◆ **EXERCISE GOAL**: Turn everything in the material from the line containing "Is the point" down to the line containing "16461 millimetres", both of those lines included, into a Markdown table with a Row column numbering each line and a Text column holding the line itself, leaving out any blank lines.
= = = = = = =
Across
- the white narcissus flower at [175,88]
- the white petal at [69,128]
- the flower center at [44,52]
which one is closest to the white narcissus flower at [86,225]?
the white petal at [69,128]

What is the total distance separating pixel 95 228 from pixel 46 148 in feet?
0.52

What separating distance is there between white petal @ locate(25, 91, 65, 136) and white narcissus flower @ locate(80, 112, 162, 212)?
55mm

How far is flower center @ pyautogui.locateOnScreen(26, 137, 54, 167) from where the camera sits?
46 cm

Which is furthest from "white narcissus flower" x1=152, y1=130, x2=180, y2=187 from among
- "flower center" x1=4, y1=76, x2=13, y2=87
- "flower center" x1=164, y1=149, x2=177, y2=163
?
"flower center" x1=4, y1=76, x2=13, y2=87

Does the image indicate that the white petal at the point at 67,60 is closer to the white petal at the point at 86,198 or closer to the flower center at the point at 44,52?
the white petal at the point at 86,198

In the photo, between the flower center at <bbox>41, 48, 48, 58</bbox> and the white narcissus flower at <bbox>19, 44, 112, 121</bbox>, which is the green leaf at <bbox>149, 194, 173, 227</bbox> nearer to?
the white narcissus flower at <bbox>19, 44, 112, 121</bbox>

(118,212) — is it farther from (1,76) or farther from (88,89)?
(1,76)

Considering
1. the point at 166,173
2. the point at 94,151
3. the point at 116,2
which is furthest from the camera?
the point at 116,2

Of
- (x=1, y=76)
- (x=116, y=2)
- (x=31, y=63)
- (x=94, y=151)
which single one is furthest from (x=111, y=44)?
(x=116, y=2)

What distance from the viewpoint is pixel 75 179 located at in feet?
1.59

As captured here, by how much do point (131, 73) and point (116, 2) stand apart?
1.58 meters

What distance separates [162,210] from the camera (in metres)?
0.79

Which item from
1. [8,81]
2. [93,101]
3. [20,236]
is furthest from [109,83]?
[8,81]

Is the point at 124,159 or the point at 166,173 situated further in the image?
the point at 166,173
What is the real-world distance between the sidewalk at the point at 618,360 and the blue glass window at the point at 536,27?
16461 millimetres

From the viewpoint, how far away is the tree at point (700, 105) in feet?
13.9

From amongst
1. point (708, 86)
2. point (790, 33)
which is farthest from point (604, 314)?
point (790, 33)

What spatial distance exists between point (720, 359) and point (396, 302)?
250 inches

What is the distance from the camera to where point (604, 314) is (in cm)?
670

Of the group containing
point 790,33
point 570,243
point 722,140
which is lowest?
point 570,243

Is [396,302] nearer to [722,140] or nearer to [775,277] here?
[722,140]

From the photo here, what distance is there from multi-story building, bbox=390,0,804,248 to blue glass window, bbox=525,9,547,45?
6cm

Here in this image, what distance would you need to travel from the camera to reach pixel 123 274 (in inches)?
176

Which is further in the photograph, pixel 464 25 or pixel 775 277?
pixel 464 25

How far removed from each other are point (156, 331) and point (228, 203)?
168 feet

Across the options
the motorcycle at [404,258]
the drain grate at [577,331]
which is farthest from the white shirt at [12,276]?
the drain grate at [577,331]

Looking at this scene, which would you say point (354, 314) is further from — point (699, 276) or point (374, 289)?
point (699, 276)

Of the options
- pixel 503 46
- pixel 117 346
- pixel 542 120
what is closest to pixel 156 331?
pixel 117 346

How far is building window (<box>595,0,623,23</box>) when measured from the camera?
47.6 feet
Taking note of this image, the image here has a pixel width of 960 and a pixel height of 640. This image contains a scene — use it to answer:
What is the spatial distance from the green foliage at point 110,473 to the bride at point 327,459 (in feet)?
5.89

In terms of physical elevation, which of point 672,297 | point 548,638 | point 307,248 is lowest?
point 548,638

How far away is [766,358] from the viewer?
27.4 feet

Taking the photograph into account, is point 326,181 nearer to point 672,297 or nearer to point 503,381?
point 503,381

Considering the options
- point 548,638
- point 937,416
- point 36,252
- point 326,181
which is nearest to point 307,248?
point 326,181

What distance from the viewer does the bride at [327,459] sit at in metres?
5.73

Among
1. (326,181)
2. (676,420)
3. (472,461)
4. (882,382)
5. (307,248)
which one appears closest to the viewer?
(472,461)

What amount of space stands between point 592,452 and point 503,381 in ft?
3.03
= = = = = = =
◆ **TASK RESPONSE**:
| Row | Text |
|---|---|
| 1 | Is the point at 124,159 or the point at 166,173 situated further in the image? |
| 2 | the point at 166,173 |
| 3 | What is the real-world distance between the sidewalk at the point at 618,360 and the blue glass window at the point at 536,27? |
| 4 | 16461 millimetres |